Your task
No pictures belong in the copy, but every line of the material below must be reproduced exactly.

=== Given information ===

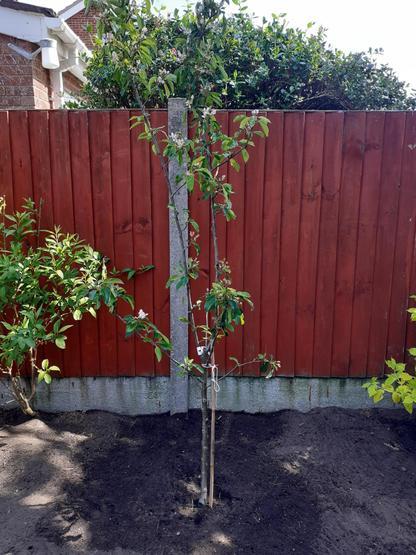 Eva's family growing their own vegetables
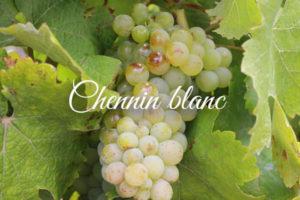 Variedades de uva clara: Chennin_blanc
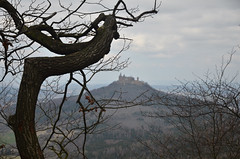 Tree and castle (-Kj.) Tags: trip tree castle germany easter hike badenwrttemberg hohenzollern zollernburgpanorama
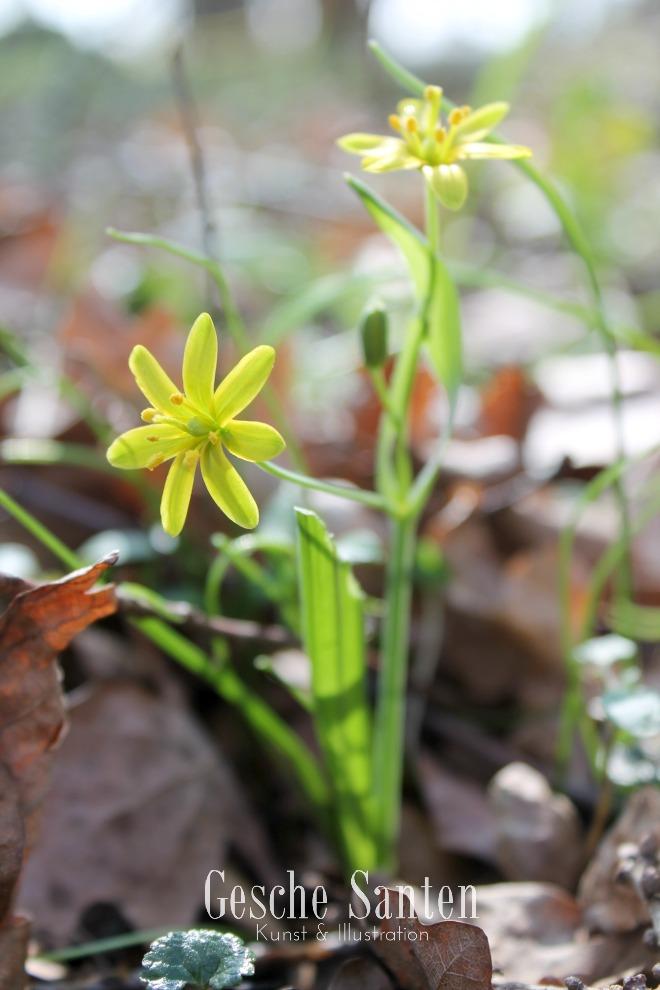 Wald-Gelbstern Ein Spaziergang im Frühlingswald - Kleine botanische Entdeckungsreise und Skizzenbuch-Inspiration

===

The answer
 Eva's family growing their own vegetables
 Variedades de uva clara: Chennin_blanc
 Tree and castle (-Kj.) Tags: trip tree castle germany easter hike badenwrttemberg hohenzollern zollernburgpanorama
 Wald-Gelbstern Ein Spaziergang im Frühlingswald - Kleine botanische Entdeckungsreise und Skizzenbuch-Inspiration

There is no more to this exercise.